Oregonians can respond to the overdose crisis that threatens the lives of our loved ones. Steps to prevent more people from dying in the coming months include:

  • Educating Oregonians about fentanyl risks: Risk taking is a normal part of teen development. Yet, pills purchased through the internet or from friends carry unique risks. Counterfeit pills containing fentanyl are unforgiving; they can lead to fatal overdose at first exposure. Groups like Song for Charlie, a coalition of parents who have lost children to fentanyl, and Oregon’s addiction treatment and harm reduction providers must continue to speak publicly to whoever will listen. School districts can integrate evidence-based prevention programs like the Strengthening Families Program and the Life Skills Training program to help teenagers and parents build skills that foster healthy life choices and decrease drug use.
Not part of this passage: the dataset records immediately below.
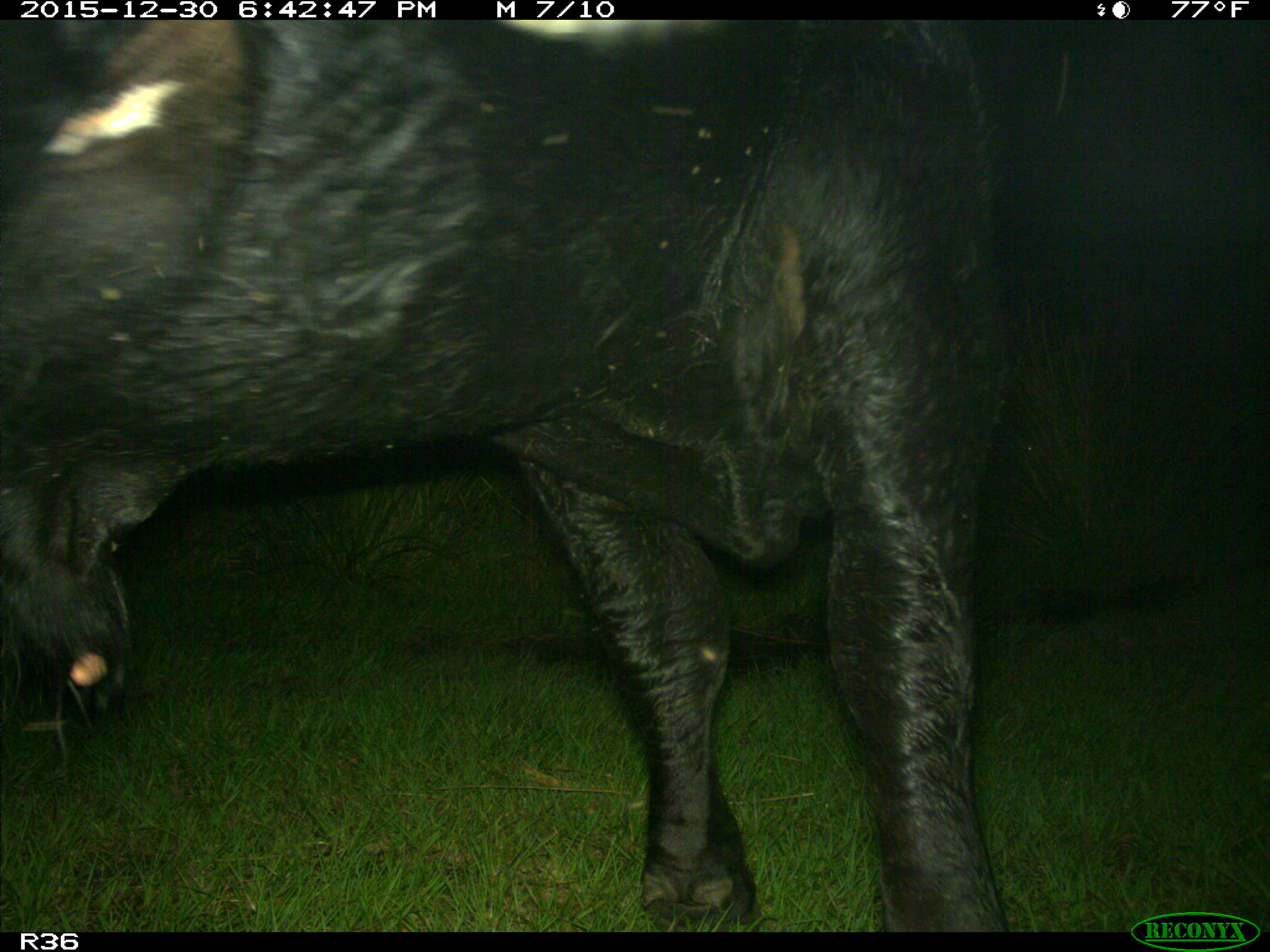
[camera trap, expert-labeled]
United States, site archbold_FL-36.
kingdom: Animalia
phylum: Chordata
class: Mammalia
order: Artiodactyla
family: Bovidae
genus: Bos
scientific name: Bos taurus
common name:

Public health messages should also focus on people who regularly use drugs and bear the greatest overdose risk.
  • Expanding naloxone distribution. The Save Lives Oregon Clearinghouse coalition provides free naloxone to community-based organizations serving people at risk of overdose. We must alert more organizations to this resource to expand naloxone distribution to communities throughout Oregon. Health care providers should ask all adolescent and adult patients for substance use and educate patients and families about naloxone. Naloxone should be readily available through all retail pharmacies and distributed to people who may be at risk for overdose by first responders, law enforcement, community social service workers and community-based organizations.
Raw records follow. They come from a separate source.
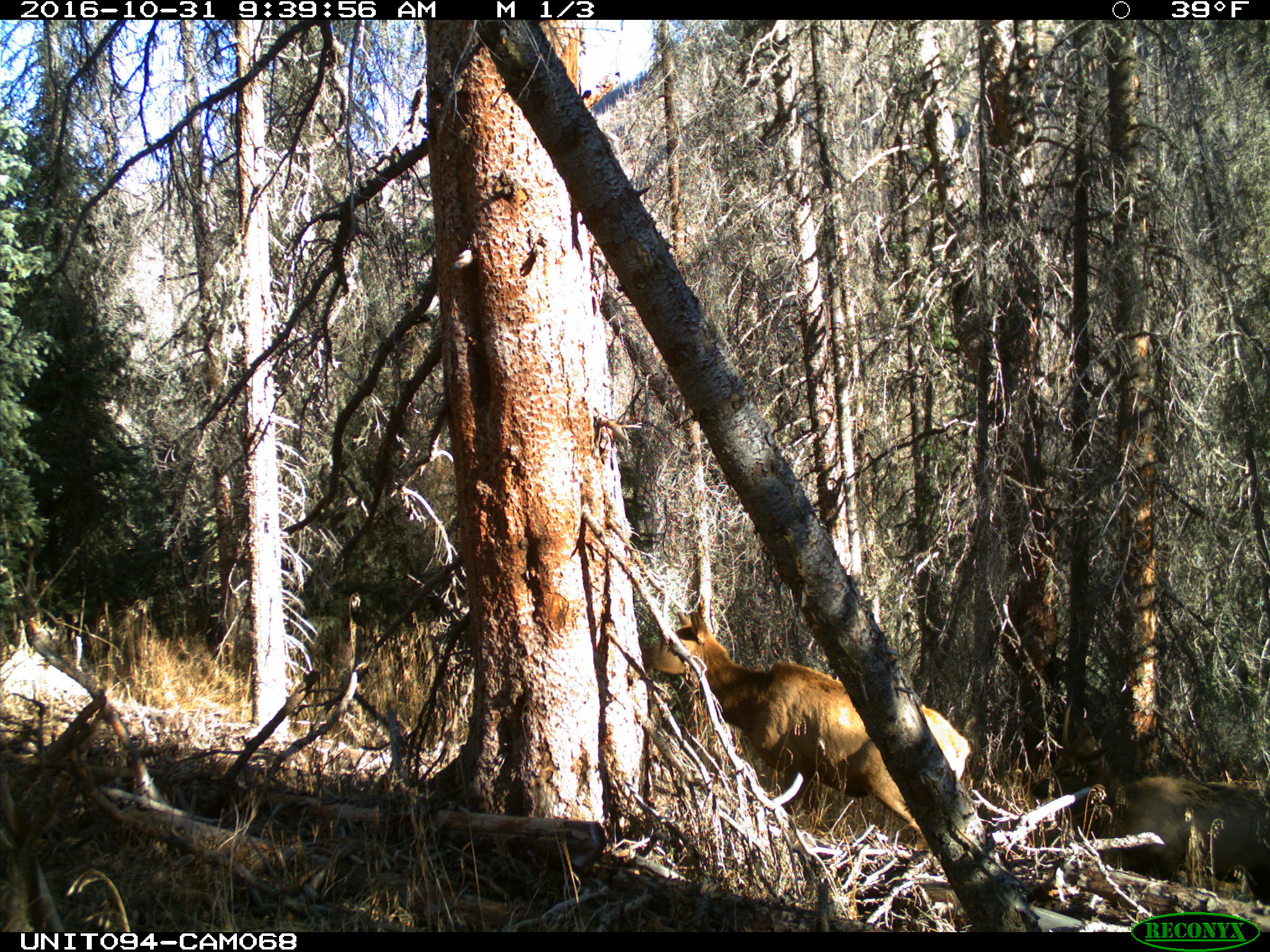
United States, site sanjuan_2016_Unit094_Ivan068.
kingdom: Animalia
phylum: Chordata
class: Mammalia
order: Artiodactyla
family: Cervidae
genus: Cervus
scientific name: Cervus elaphus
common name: red deer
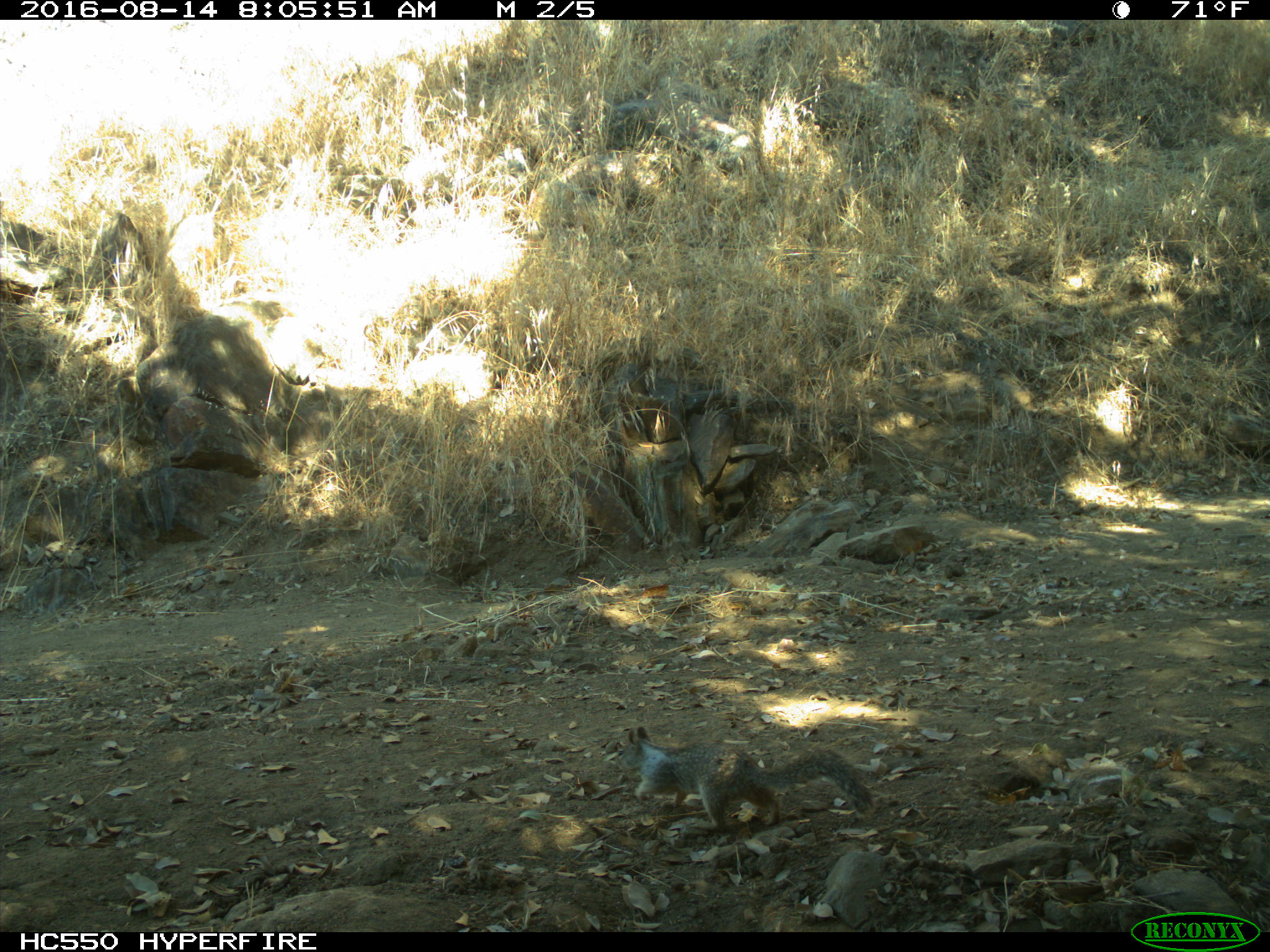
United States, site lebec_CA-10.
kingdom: Animalia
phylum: Chordata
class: Mammalia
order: Rodentia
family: Sciuridae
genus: Otospermophilus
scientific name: Otospermophilus beecheyi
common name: california ground squirrel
  • Developing a statewide rapid response system in partnership with local communities: Oregon has limited capacity for real-time tracking of nonfatal overdoses – the strongest predictor of future fatal overdose. The state needs an early overdose detection system and funding for Oregon Health Authority to develop infrastructure to rapidly identify overdose clusters and support local responses. Real-time reporting of all overdoses by medical examiners, emergency medical systems and community-based outreach organizations to public health could detect real-time changes in overdose patterns. This information could inform Oregon’s network of community-based peer organizations and local public health entities who are skilled at timely outreach and preventive services delivery to local overdose survivors and their families.
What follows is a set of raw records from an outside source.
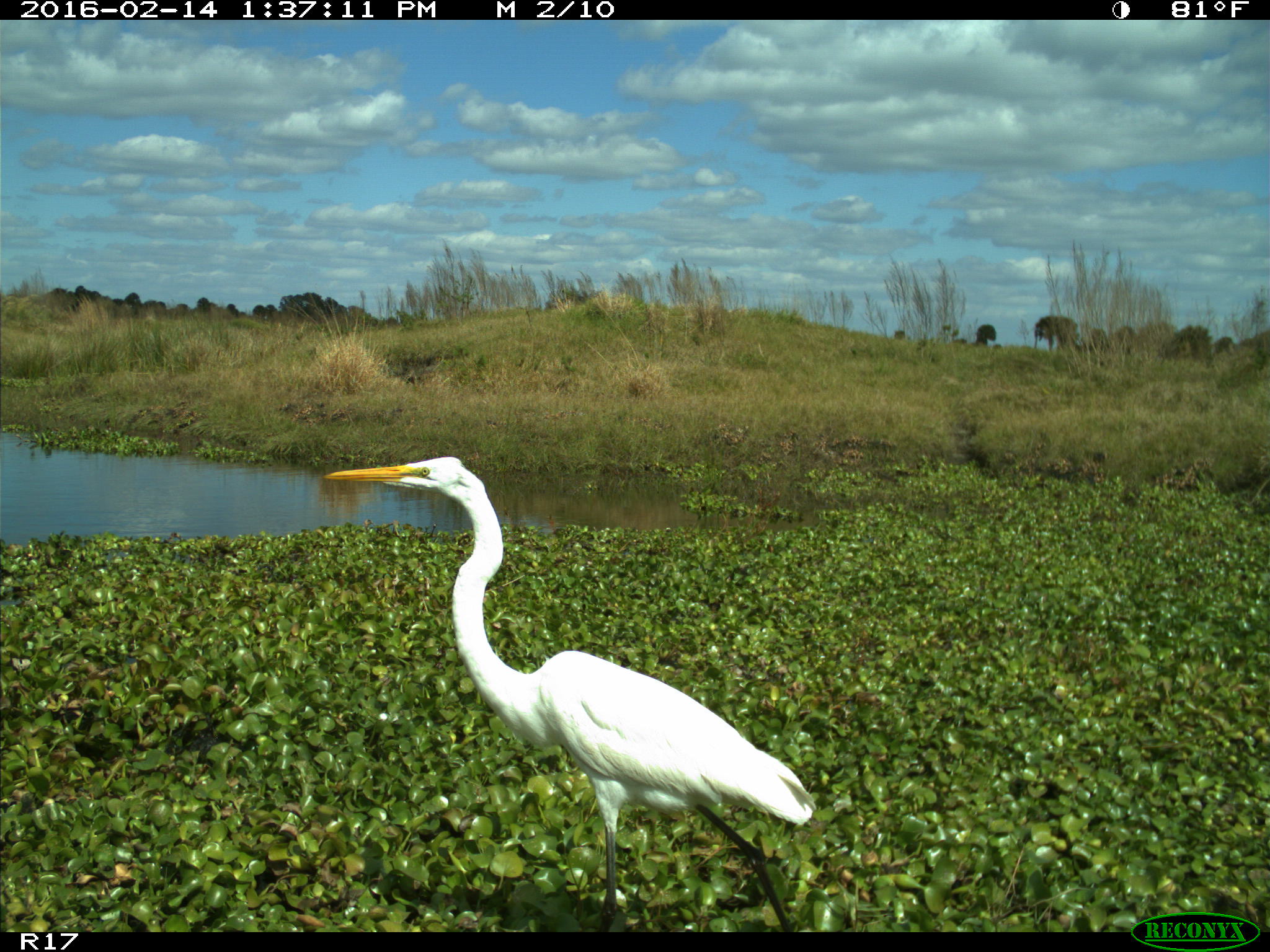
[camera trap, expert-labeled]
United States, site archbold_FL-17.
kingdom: Animalia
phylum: Chordata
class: Aves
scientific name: Aves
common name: birds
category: unidentified bird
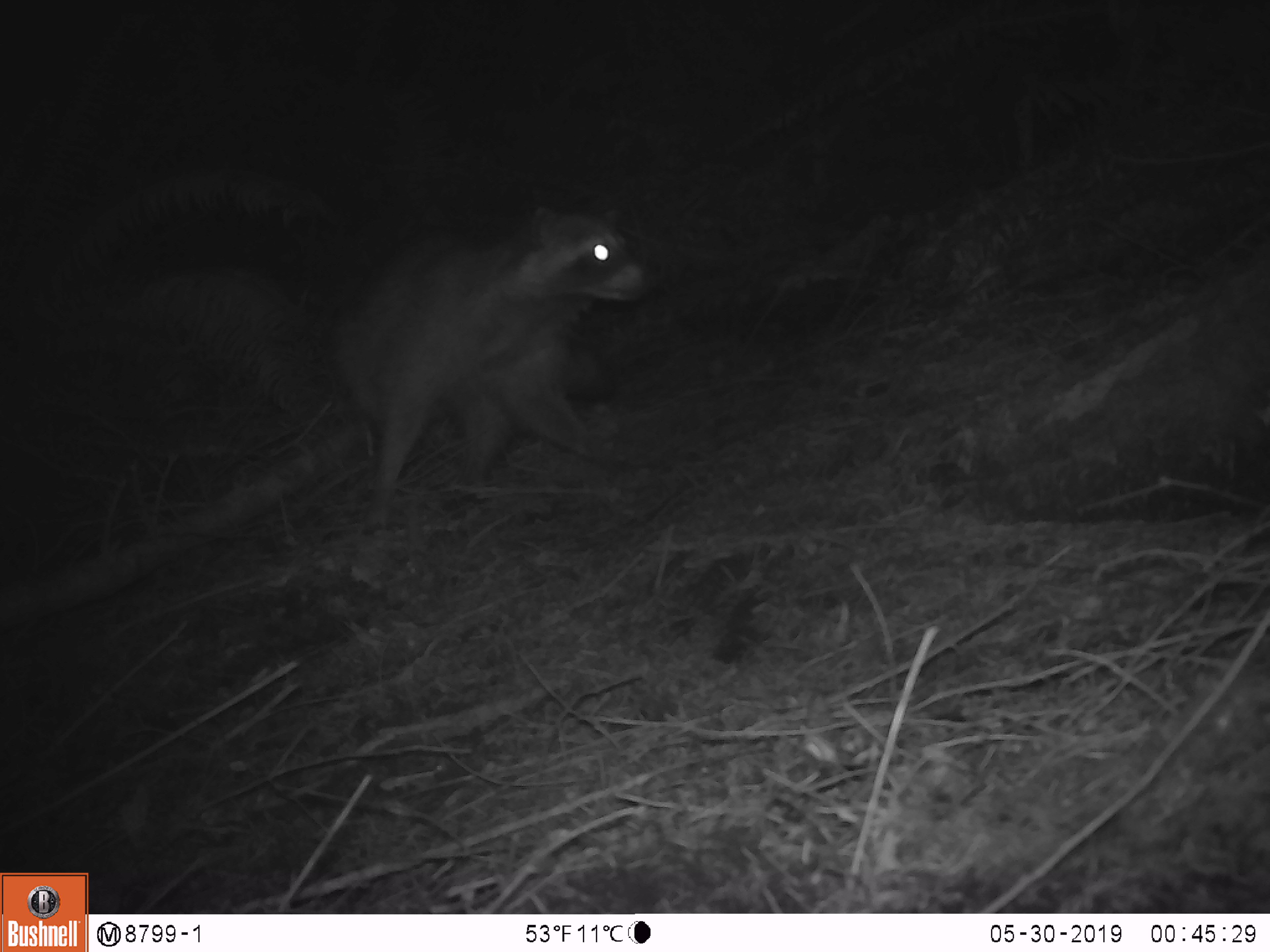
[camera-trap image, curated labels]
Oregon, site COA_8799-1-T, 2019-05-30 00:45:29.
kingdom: Animalia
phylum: Chordata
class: Mammalia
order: Carnivora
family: Procyonidae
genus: Procyon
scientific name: Procyon lotor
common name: northern raccoon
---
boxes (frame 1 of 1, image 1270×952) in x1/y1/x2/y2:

  • Supporting supply reduction: The illicit fentanyl challenge requires sophisticated approaches to slow fentanyl’s inflow into Oregon. We can’t compete with the drug cartels without law enforcement. Oregon’s drug interdiction efforts decreased methamphetamine labs in the 1990s. Last week’s seizure of 150,000 tablets of illicitly manufactured fentanyl pills illustrates the depth of Oregon’s supply challenge. Coexistence of supply reduction, demand reduction and harm reduction efforts is possible and required to save lives.
  • Support treatment expansion. Substance use disorder treatment works, but Oregonians’ access is among the worst in the country. Integration of addiction treatment expertise into health care settings will help, but Oregon also needs more residential and outpatient treatment capacity to meet the fentanyl challenge. Measure 110 and other state initiatives provide an opportunity to expand treatment access at a time when it’s most needed.

I am confident that Oregon’s “can do” spirit of practical innovation in the face of formidable public health challenges can meet the demands of the fentanyl overdose epidemic. We must act quickly to mitigate the surge in preventable deaths.

Todd Korthuis, MD, MPH, is a professor of medicine and public health and heads the Section of Addiction Medicine at Oregon Health & Science University.